[[ Material for the task, beginning ]]

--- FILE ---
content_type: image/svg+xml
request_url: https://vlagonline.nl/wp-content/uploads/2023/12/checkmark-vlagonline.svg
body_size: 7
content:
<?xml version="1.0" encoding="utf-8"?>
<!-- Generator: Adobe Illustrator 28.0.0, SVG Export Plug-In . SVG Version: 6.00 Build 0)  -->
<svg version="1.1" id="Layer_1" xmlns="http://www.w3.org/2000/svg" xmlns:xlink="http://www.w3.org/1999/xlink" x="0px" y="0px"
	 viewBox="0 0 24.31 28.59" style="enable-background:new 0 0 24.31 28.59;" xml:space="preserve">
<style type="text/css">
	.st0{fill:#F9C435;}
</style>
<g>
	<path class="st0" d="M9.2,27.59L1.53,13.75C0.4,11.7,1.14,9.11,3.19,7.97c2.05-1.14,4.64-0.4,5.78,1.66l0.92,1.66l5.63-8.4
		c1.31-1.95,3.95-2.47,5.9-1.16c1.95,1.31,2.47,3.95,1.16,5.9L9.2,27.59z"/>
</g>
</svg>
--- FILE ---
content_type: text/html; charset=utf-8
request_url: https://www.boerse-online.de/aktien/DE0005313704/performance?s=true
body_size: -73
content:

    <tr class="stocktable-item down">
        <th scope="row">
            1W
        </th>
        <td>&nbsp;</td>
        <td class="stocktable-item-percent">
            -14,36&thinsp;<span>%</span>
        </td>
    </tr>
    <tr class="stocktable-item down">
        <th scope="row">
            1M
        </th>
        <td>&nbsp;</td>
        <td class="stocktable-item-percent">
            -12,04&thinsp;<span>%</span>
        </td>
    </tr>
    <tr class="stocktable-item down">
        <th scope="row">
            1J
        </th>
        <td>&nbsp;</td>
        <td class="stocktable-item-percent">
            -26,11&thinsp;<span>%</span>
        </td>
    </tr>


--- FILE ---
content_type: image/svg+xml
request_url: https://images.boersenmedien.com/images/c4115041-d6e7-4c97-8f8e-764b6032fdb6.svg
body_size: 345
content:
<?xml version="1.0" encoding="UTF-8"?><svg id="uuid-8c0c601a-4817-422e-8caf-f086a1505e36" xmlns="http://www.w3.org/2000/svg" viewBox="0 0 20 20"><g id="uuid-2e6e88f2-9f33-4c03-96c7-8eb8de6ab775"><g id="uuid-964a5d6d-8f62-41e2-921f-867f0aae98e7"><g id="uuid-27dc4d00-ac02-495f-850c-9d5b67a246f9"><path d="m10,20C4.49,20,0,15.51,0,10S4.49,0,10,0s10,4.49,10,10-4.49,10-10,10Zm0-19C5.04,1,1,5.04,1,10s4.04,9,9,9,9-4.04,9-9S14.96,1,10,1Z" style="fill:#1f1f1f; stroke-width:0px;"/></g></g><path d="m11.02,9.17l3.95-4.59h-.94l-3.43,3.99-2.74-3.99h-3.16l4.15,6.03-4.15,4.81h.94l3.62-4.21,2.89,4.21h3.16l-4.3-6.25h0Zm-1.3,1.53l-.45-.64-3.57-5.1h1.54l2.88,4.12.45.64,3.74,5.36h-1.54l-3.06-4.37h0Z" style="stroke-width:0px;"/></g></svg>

[[ Material for the task, end ]]

# Goal of the exercise
Write down exactly every line of the material above up to and including the line containing "<!-- Generator: Adobe".

# Exercise solution
--- FILE ---
content_type: image/svg+xml
request_url: https://vlagonline.nl/wp-content/uploads/2023/12/checkmark-vlagonline.svg
body_size: 7
content:
<?xml version="1.0" encoding="utf-8"?>
<!-- Generator: Adobe Illustrator 28.0.0, SVG Export Plug-In . SVG Version: 6.00 Build 0)  -->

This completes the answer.